REQUIREMENT:
Go through the data line by line and count the lines that hold "camera". Reply with the total only.

ENTRIES SHOWN:

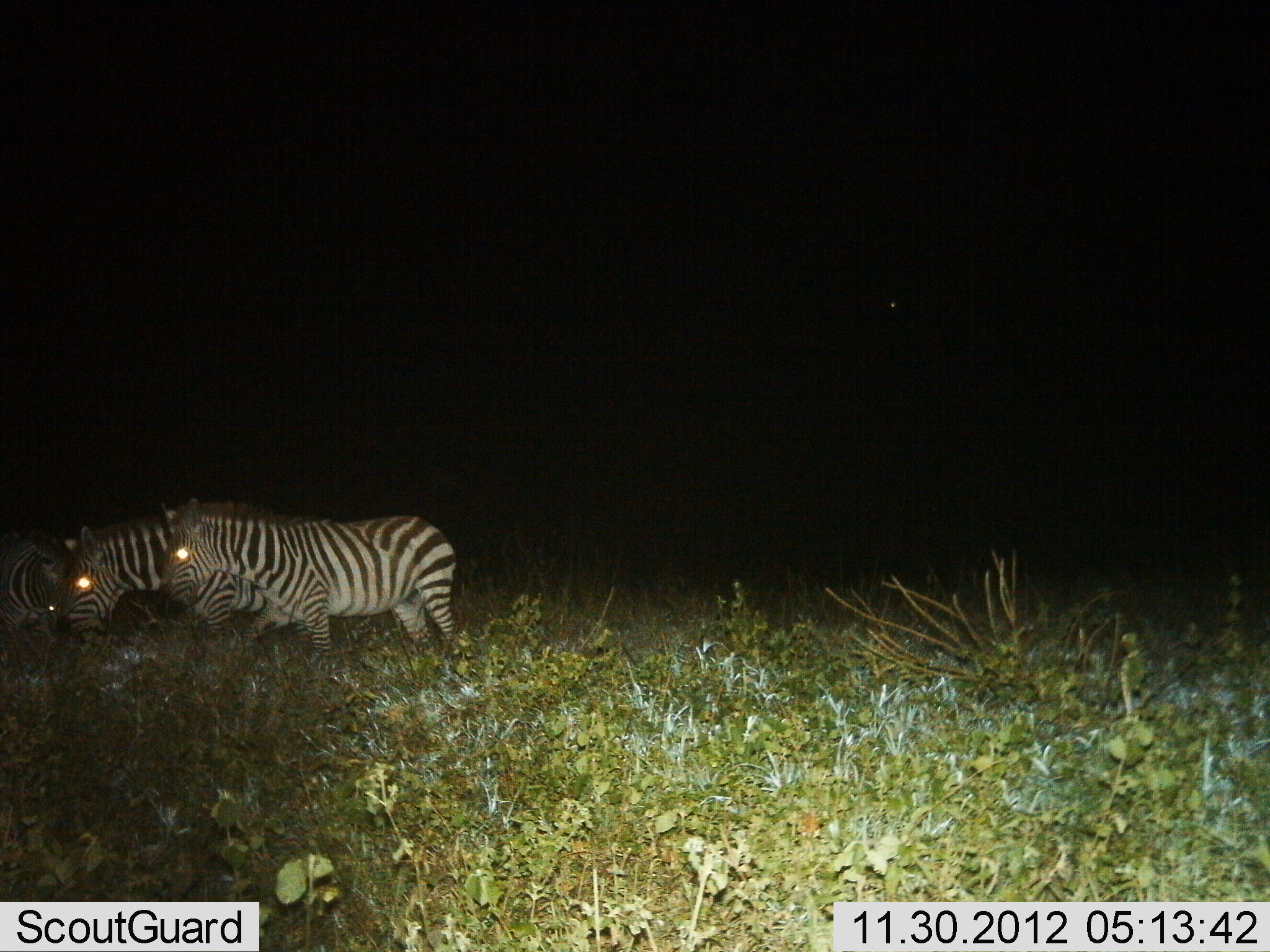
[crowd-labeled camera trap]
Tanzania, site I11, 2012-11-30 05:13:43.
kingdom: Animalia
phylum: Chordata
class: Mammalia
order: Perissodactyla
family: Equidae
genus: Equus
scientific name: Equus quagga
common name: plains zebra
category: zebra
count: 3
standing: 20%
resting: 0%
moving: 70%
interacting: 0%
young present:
...
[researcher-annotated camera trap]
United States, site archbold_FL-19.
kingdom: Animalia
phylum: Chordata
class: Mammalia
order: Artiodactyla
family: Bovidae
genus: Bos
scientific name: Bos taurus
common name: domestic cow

THE ANSWER:
2